[Aim of the task]
Copy all of the data below word for word, leaving every line unchanged.

[Spatial reasoning data]
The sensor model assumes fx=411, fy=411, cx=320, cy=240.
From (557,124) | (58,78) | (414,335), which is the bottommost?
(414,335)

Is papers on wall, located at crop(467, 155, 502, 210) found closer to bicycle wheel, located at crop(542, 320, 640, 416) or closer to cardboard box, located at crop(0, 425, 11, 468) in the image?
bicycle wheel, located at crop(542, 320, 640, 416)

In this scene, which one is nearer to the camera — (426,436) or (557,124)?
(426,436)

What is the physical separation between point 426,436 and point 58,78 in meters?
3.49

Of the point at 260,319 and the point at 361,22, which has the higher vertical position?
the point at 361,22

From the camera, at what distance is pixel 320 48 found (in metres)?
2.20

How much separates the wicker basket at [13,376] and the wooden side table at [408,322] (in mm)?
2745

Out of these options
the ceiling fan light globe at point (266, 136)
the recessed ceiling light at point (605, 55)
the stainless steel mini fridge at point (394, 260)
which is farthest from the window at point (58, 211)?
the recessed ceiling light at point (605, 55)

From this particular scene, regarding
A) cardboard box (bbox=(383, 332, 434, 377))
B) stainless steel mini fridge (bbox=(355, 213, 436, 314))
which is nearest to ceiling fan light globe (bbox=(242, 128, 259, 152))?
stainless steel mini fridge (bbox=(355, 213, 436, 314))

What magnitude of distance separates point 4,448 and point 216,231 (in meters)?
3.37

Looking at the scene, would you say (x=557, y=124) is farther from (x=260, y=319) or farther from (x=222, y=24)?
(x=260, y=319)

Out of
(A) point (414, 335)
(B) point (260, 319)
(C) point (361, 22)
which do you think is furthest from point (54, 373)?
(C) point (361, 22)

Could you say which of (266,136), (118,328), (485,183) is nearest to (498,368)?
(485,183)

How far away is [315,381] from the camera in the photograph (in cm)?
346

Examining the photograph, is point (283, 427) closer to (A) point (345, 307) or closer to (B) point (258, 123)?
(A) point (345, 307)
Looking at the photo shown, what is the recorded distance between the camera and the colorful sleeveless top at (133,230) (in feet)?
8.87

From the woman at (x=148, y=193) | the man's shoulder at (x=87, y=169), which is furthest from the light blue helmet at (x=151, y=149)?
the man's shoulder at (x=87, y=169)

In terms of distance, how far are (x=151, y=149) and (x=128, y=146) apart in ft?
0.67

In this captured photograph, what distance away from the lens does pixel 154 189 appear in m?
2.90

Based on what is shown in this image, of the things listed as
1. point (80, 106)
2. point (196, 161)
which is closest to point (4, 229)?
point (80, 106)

[Complete answer]
The sensor model assumes fx=411, fy=411, cx=320, cy=240.
From (557,124) | (58,78) | (414,335), which is the bottommost?
(414,335)

Is papers on wall, located at crop(467, 155, 502, 210) found closer to bicycle wheel, located at crop(542, 320, 640, 416) or closer to cardboard box, located at crop(0, 425, 11, 468) in the image?
bicycle wheel, located at crop(542, 320, 640, 416)

In this scene, which one is nearer to the camera — (426,436) or (557,124)?
(426,436)

What is the physical separation between point 426,436 and point 58,78 in meters?
3.49

Of the point at 260,319 and the point at 361,22, which has the higher vertical position?
the point at 361,22

From the camera, at what distance is pixel 320 48 found (in metres)?
2.20

How much separates the wicker basket at [13,376] and the wooden side table at [408,322] (in mm)?
2745

Out of these options
the ceiling fan light globe at point (266, 136)
the recessed ceiling light at point (605, 55)
the stainless steel mini fridge at point (394, 260)
which is farthest from the window at point (58, 211)?
the recessed ceiling light at point (605, 55)

From this particular scene, regarding
A) cardboard box (bbox=(383, 332, 434, 377))
B) stainless steel mini fridge (bbox=(355, 213, 436, 314))
which is nearest to ceiling fan light globe (bbox=(242, 128, 259, 152))?
stainless steel mini fridge (bbox=(355, 213, 436, 314))

What magnitude of distance separates point 4,448 and point 216,231 (in meters)?
3.37

Looking at the scene, would you say (x=557, y=124) is farther from (x=260, y=319) or farther from (x=222, y=24)?
(x=260, y=319)

Out of
(A) point (414, 335)
(B) point (260, 319)
(C) point (361, 22)
which do you think is furthest from point (54, 373)?
(C) point (361, 22)

Could you say which of (266,136), (118,328), (485,183) is nearest to (498,368)?
(485,183)

How far away is [315,381] from the camera in the photograph (in cm)?
346

Examining the photograph, is point (283, 427) closer to (A) point (345, 307) or closer to (B) point (258, 123)?
(A) point (345, 307)
Looking at the photo shown, what is the recorded distance between the camera and the colorful sleeveless top at (133,230) (in feet)?
8.87

From the woman at (x=148, y=193) | the man's shoulder at (x=87, y=169), which is furthest from the light blue helmet at (x=151, y=149)?
the man's shoulder at (x=87, y=169)

In terms of distance, how far are (x=151, y=149) and (x=128, y=146) apart in ft?
0.67

In this captured photograph, what distance away from the lens does pixel 154 189 appear in m?
2.90

Based on what is shown in this image, of the things listed as
1. point (80, 106)
2. point (196, 161)
which is closest to point (4, 229)?
point (80, 106)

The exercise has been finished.